Instructor’s Note: Students were tasked with writing a concise, clear, analytical paragraph on a topic of their choosing in response to Ray Bradbury’s “All Summer in a Day.”
In “The Lottery,” by Ray Bradbury, the sun coming out for the first time shifts the mood from gloomy to joyful through the use of buoyant words and the reaction of the children. Bradbury carefully chooses certain words and phrases with bright connotations to shift the mood. An example of this occurs when he writes that the children were “feeling the sun on their cheeks like a warm iron” (Bradbury 3). Here, Bradbury uses jovial words such as “warm” to describe the sun.
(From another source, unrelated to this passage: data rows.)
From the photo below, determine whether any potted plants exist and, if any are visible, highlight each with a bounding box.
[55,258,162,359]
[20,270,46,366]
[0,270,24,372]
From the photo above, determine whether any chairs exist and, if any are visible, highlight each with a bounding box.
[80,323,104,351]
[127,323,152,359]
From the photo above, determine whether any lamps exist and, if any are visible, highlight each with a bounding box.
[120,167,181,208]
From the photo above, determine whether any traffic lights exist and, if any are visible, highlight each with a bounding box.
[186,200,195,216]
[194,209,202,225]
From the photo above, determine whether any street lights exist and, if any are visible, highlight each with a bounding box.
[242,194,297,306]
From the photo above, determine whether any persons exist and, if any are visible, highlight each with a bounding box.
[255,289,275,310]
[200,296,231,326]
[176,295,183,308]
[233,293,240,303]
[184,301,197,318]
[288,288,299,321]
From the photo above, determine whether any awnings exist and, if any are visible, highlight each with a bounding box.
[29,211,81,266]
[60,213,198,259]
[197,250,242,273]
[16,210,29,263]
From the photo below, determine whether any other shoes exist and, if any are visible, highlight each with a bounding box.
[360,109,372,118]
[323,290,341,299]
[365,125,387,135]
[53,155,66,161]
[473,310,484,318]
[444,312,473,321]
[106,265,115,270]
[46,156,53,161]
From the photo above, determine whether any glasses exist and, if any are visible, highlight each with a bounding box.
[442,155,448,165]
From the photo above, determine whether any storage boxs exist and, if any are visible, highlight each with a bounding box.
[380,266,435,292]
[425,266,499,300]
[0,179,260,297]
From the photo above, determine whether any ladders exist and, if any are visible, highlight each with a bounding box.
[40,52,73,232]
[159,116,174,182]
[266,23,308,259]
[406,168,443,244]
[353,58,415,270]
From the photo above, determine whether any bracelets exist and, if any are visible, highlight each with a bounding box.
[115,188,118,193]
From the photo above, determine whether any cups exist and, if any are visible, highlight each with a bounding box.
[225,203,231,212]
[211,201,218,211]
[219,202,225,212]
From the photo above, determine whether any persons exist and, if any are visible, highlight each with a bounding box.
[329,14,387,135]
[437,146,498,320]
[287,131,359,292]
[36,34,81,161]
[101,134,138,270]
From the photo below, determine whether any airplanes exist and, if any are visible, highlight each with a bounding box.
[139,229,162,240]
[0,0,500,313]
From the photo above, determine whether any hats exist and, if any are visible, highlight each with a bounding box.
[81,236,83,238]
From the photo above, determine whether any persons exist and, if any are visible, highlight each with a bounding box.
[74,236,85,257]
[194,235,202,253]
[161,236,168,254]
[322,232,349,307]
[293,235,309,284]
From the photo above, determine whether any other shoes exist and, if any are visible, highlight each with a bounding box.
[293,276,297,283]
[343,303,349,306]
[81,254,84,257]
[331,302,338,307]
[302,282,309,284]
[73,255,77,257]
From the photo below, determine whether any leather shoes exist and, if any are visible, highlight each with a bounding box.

Bradbury’s diction creates a positive mood, shifting the overall atmosphere from dismal to radiant. In addition, Bradbury goes into detail when describing the children’s reaction to the sun to emphasize the joyful mood. For example, when the sun comes out, the children “ran for an hour and did not stop running” (Bradbury 4). They did not stop running because they were ecstatic that the sun had come out. The bright words that the author uses to describe the positive reaction of the children help to shift the mood from morose to merry. Ultimately, Bradbury’s word choice to describe the sun as well as the description of the children’s reaction to the sun shift the mood.
Joel Lawore is a III form boarding student from Colonia, New Jersey whose favorite classes are robotics and Algebra II. His extracurricular interests include soccer, wrestling, and The Office.
Bradbury, Ray. “All Summer in a Day.” A Medicine for Melancholy and Other Stories. New York: Perennial, 1990. 88-93. Print.